Up vistaed hopes I sped;
And shot, precipitated,
Adown Titanic glooms of chasmed fears,
From those strong Feet that followed, followed after.
But with unhurrying chase,
And unperturbèd pace,
Deliberate speed, majestic instancy,
They beat--and a Voice beat
More instant than the Feet--
"All things betray thee, who betrayest Me."
(Those are the 1st 15 of 182 lines of “The Hound of Heaven.”)
The 3d petition of the collect is that the Lord “make us always determined to carry out good works.” When God’s grace gets us started and keeps pushing us along, it strengthens us to persevere in seeking and doing good despite hardships and challenges. Sometimes we just lose heart when people criticize us, don’t give us the help we expect, or oppose us outright. Consider, e.g., what we’ve been up against since 1973 combatting abortion; and it’s discouraging to think that combat’s going to get much more difficult if the presidential polling is accurate.
And sometimes we just get tired. You come to Mass every week, but you know most self-identified Catholics don’t. You’d like to sleep in, too, or go on some kind of outing or watch a game or do some shopping. It can be wearying and hard to be faithful day in and day out, year after year. And then there are the challenges and stresses of honesty and truthfulness and fidelity and control of our tongues and care about where our eyes wander and patience with our spouses and kids, etc.

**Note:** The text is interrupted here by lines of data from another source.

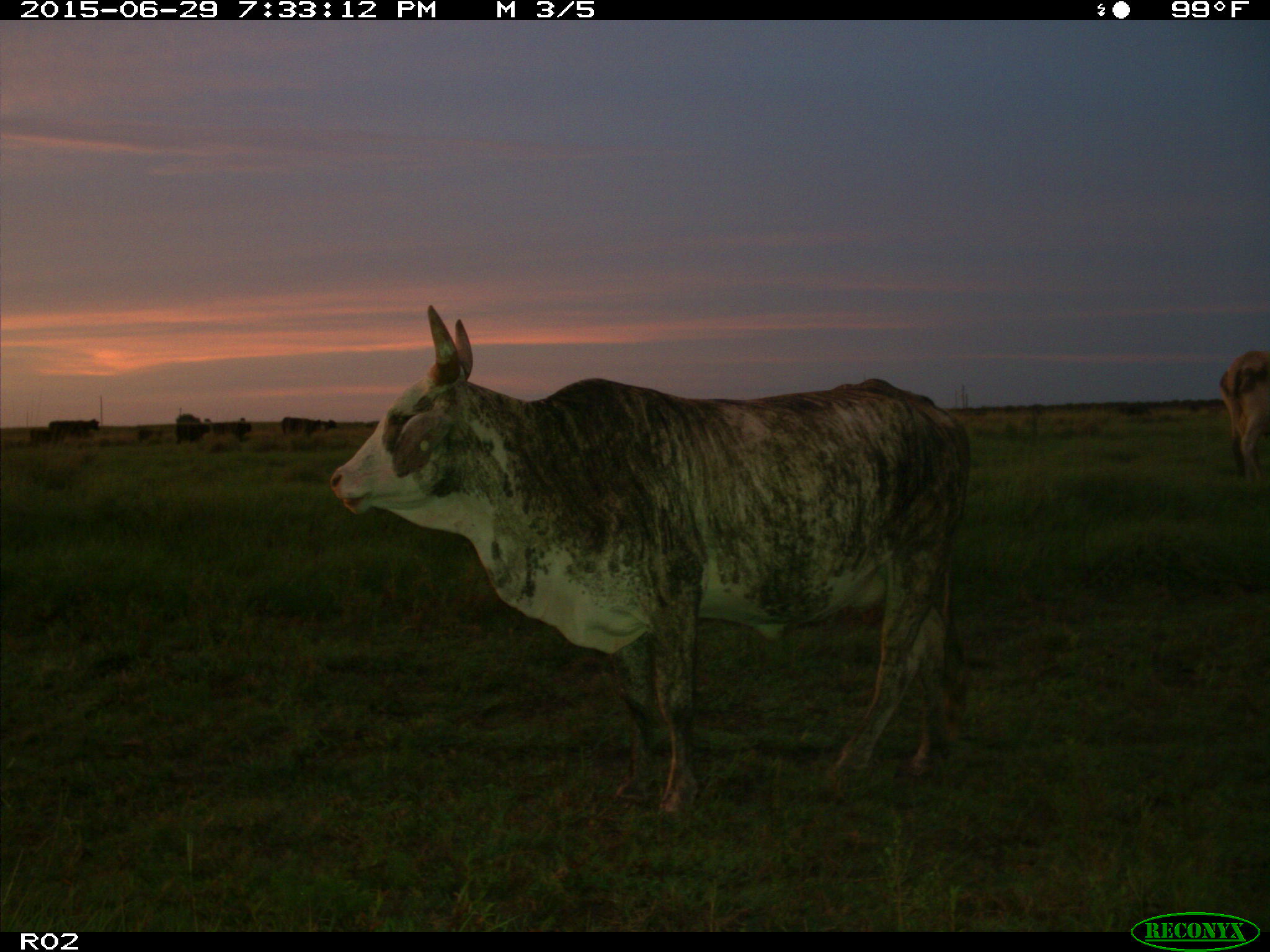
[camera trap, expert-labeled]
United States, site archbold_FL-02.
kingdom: Animalia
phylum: Chordata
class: Mammalia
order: Artiodactyla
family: Bovidae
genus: Bos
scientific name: Bos taurus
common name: domestic cow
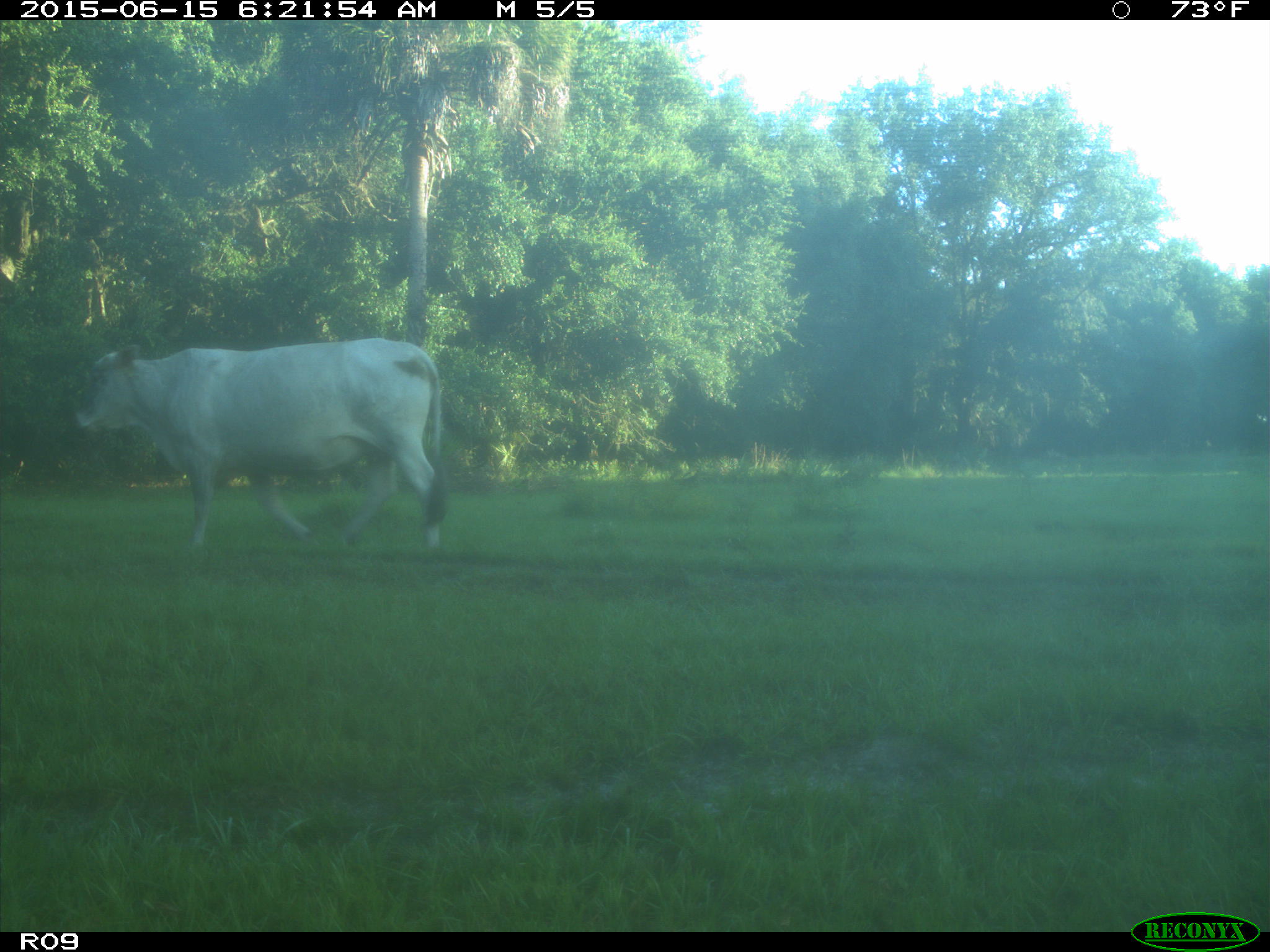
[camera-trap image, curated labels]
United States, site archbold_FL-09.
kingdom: Animalia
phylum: Chordata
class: Mammalia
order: Artiodactyla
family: Bovidae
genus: Bos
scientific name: Bos taurus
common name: domestic cow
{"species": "Bos taurus (domestic cow)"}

So we need God’s power to keep going, “always determined to carry out good works,” i.e., to work along with God, who is the ultimate good-doer but wants our cooperation—wants us to be the lamps shining in the darkness of the world, wants us to be his agents bearing Good News to a world that’s even wearier than we are of its own darkness and hopelessness.
In a short while, our next Mass prayer, the prayer over the gifts, will ask the Father that thru our “acts of devotedness”—our prayers and union with this Eucharistic sacrifice, as well as our union with our Lord Jesus in our daily lives—“that thru these we may pass over to the glory of heaven.” May it be so! May God, who has begun the good work in us bring it to completion!
 Sermo 23A; LOH 4:188 (22d Sunday of O.T.).
 Version from Prayer in Salesian Houses (New Rochelle, 1954), alt.
 Cf. Daniel Merz and Marcel Rooney, OSB, Essential Presidential Prayers and Texts: A Roman Missal Study Edition and Workbook (Chicago: LTP, 2011), p. 232.